Uma brasileira de 30 anos, natural de Caldazinha, na Região Metropolitana de Goiânia, foi encontrada morta em um apartamento próximo ao aeroporto de Narita, em Tóquio, na madrugada da última quinta-feira, 1º de maio. Amanda Borges, que estava no Japão desde março, deveria embarcar de volta ao Brasil no mesmo dia. A causa da morte ainda não foi oficialmente divulgada.
Amanda era mestre em Letras e Linguística pela Universidade Federal de Goiás (UFG), onde também se graduou em Letras. Sua dissertação de mestrado, defendida em março de 2023, abordou os “Aspectos linguísticos, discursivos e cognitivos do português escrito em cartazes de rua” e teve grande repercussão na comunidade acadêmica, sendo inclusive destacada pelo jornal da universidade.

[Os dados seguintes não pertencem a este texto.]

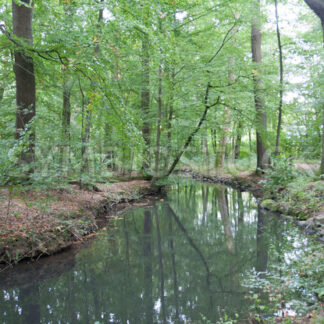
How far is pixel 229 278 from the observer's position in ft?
14.3

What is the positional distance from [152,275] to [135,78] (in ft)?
24.9

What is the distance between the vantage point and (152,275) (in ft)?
15.2

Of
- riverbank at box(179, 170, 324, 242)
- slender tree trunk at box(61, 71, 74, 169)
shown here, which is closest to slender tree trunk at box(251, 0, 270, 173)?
riverbank at box(179, 170, 324, 242)

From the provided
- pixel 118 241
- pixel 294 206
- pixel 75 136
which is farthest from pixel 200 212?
pixel 75 136

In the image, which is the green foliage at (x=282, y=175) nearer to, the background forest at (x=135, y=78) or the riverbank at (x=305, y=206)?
the riverbank at (x=305, y=206)

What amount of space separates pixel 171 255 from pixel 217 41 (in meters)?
7.89

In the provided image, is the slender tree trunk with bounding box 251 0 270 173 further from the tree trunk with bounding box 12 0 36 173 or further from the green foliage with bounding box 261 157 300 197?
the tree trunk with bounding box 12 0 36 173

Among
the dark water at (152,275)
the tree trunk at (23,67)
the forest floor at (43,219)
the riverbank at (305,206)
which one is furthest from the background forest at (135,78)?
the riverbank at (305,206)

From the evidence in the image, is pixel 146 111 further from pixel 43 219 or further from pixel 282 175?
pixel 43 219

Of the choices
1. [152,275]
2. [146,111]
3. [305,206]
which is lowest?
[152,275]

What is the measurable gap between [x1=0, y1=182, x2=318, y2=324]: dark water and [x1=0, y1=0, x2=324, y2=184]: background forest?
1699 mm

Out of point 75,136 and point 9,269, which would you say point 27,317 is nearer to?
point 9,269

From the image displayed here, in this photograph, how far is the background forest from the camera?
525 centimetres

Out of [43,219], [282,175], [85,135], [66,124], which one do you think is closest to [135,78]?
[85,135]
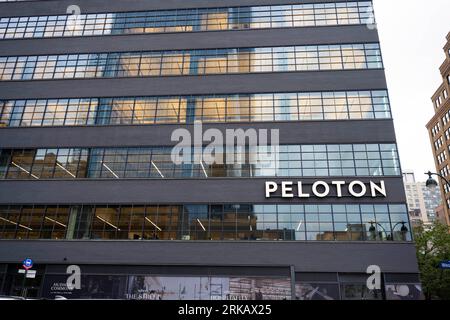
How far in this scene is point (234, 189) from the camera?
31688 millimetres

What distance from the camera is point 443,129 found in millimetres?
91438

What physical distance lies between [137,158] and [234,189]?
10129mm

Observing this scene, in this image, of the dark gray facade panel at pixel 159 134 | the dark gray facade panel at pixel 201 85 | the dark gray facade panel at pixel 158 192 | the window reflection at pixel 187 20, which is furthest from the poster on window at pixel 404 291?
the window reflection at pixel 187 20

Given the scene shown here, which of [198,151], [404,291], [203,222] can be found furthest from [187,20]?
[404,291]

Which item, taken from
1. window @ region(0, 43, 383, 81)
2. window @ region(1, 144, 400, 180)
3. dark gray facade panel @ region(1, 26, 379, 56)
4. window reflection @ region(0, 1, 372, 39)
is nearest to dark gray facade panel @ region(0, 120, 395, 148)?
window @ region(1, 144, 400, 180)

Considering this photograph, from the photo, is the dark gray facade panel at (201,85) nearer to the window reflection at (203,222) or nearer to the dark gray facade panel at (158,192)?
the dark gray facade panel at (158,192)

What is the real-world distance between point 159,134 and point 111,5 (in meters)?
18.8

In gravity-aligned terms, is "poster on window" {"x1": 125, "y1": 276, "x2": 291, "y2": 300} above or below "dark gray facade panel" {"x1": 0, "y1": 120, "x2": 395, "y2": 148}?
below

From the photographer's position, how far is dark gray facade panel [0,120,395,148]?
107ft

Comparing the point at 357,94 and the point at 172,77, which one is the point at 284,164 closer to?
the point at 357,94

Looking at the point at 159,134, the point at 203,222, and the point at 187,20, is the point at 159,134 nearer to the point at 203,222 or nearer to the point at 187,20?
the point at 203,222

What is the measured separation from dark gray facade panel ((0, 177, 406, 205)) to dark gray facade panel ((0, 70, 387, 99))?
9.67 meters

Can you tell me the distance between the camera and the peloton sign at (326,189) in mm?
30219

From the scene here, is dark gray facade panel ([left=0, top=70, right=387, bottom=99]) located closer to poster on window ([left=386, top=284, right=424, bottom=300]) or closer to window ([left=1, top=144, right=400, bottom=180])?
window ([left=1, top=144, right=400, bottom=180])
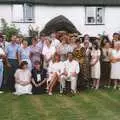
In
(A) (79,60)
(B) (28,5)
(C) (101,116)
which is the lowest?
(C) (101,116)

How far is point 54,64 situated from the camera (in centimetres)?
1892

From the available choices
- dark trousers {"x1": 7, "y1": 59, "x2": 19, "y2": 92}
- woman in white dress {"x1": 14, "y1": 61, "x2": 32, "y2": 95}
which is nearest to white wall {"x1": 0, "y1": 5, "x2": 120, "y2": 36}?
dark trousers {"x1": 7, "y1": 59, "x2": 19, "y2": 92}

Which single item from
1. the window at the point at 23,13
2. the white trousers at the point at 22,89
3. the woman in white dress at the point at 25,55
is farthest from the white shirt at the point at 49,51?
Answer: the window at the point at 23,13

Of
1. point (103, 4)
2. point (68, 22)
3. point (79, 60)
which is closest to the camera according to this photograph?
point (79, 60)

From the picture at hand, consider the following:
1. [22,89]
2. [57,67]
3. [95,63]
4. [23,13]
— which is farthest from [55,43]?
[23,13]

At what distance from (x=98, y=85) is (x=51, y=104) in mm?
3676

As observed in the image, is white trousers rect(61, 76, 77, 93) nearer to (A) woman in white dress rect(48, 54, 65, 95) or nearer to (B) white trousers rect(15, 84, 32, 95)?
(A) woman in white dress rect(48, 54, 65, 95)

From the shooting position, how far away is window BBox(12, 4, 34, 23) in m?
38.4

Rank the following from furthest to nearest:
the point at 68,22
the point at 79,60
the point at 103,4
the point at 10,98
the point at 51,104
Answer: the point at 103,4 < the point at 68,22 < the point at 79,60 < the point at 10,98 < the point at 51,104

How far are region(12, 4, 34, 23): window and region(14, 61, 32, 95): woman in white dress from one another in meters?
19.9

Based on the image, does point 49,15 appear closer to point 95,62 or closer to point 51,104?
point 95,62

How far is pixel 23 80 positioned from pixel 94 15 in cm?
2180

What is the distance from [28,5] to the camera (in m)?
38.6

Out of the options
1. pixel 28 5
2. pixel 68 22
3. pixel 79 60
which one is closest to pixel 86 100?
pixel 79 60
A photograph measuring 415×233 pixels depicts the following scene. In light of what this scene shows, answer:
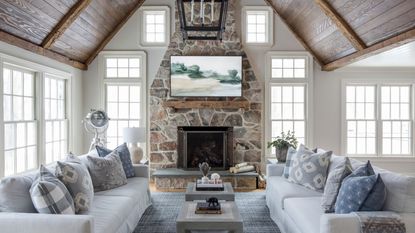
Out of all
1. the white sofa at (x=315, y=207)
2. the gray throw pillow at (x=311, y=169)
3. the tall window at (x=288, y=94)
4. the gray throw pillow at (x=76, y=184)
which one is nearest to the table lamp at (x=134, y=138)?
the white sofa at (x=315, y=207)

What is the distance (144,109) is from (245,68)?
234 cm

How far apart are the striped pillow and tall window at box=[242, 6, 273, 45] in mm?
5340

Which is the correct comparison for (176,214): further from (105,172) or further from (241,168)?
(241,168)

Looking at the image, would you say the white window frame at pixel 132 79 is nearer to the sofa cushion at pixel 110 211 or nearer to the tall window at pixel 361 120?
the sofa cushion at pixel 110 211

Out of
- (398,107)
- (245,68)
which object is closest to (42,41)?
(245,68)

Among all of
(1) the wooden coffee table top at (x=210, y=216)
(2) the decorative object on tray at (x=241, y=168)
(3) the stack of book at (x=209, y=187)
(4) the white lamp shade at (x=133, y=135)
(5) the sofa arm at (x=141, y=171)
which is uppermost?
(4) the white lamp shade at (x=133, y=135)

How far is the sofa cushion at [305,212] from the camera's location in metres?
2.94

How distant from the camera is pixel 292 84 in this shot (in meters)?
7.24

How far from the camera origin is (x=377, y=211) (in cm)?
267

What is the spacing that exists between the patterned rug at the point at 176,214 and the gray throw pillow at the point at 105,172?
0.64 metres

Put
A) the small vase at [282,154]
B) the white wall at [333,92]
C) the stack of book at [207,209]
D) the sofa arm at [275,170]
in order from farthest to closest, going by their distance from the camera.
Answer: the white wall at [333,92]
the small vase at [282,154]
the sofa arm at [275,170]
the stack of book at [207,209]

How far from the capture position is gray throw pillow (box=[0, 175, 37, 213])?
2611 mm

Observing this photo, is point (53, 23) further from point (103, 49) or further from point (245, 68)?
point (245, 68)

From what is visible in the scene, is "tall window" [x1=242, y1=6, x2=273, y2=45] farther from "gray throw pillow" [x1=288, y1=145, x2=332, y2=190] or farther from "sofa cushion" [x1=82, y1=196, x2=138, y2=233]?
"sofa cushion" [x1=82, y1=196, x2=138, y2=233]
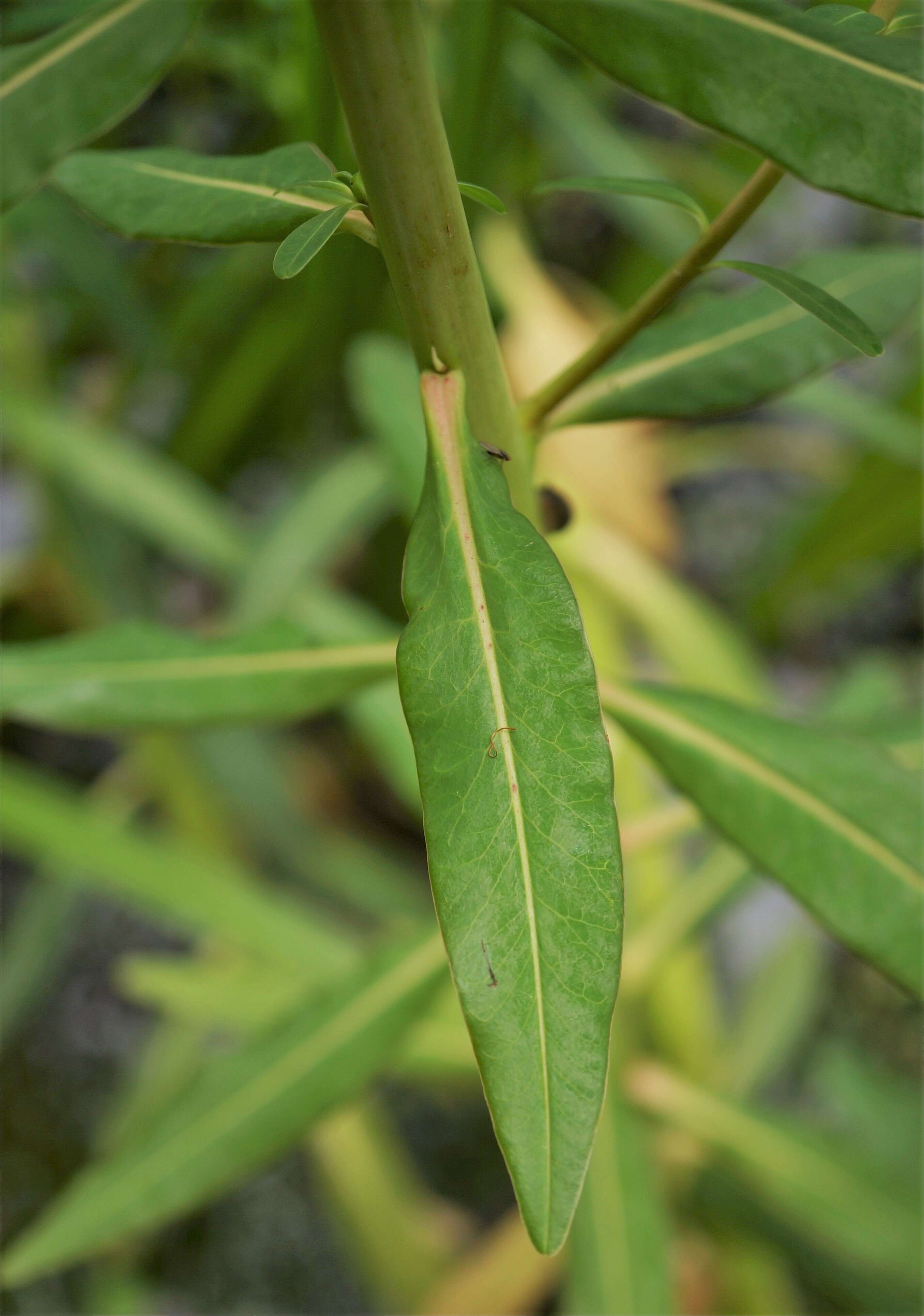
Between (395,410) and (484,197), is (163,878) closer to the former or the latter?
(395,410)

Além de uma carreira acadêmica promissora, Amanda era conhecida por seu entusiasmo pela Fórmula 1. Fã declarada do heptacampeão Lewis Hamilton, ela dedicava espaço em suas redes sociais exclusivamente ao automobilismo. Chegou a acompanhar de perto corridas importantes, como o GP de Interlagos, em São Paulo, em novembro de 2024, e o GP do Japão, realizado em 6 de abril deste ano.
A informação da morte foi confirmada por um amigo próximo, James Fernandes. “Ela foi localizada ali próximo ao aeroporto de Narita, em Tóquio, foi na madrugada. O voo dela era quinta-feira. Ela estava fora do Brasil desde março”, afirmou.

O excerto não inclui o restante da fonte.